> Input data:
______

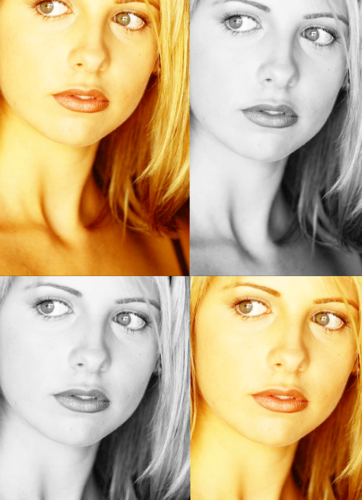 buffy the vampire slayer♥ - buffy-the-vampire-slayer Fan Art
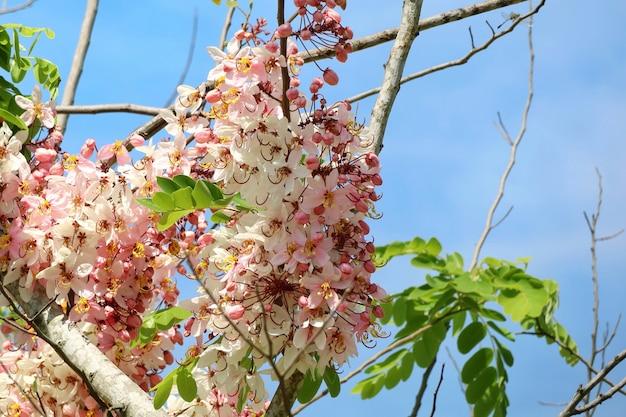 Albero dell'acquazzone del rainbow, albero tropicale splendido, con cielo blu e foglie verdi nell'ora legale.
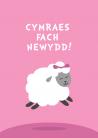 Babi - Merch - Dafad / Baby Girl - Sheep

______

> Problem description:
Every line from the one with "Albero dell'acquazzone del" through the last line of the material gets printed exactly, and nothing more. Omit the pictures.

> Expected output:
 Albero dell'acquazzone del rainbow, albero tropicale splendido, con cielo blu e foglie verdi nell'ora legale.
 Babi - Merch - Dafad / Baby Girl - Sheep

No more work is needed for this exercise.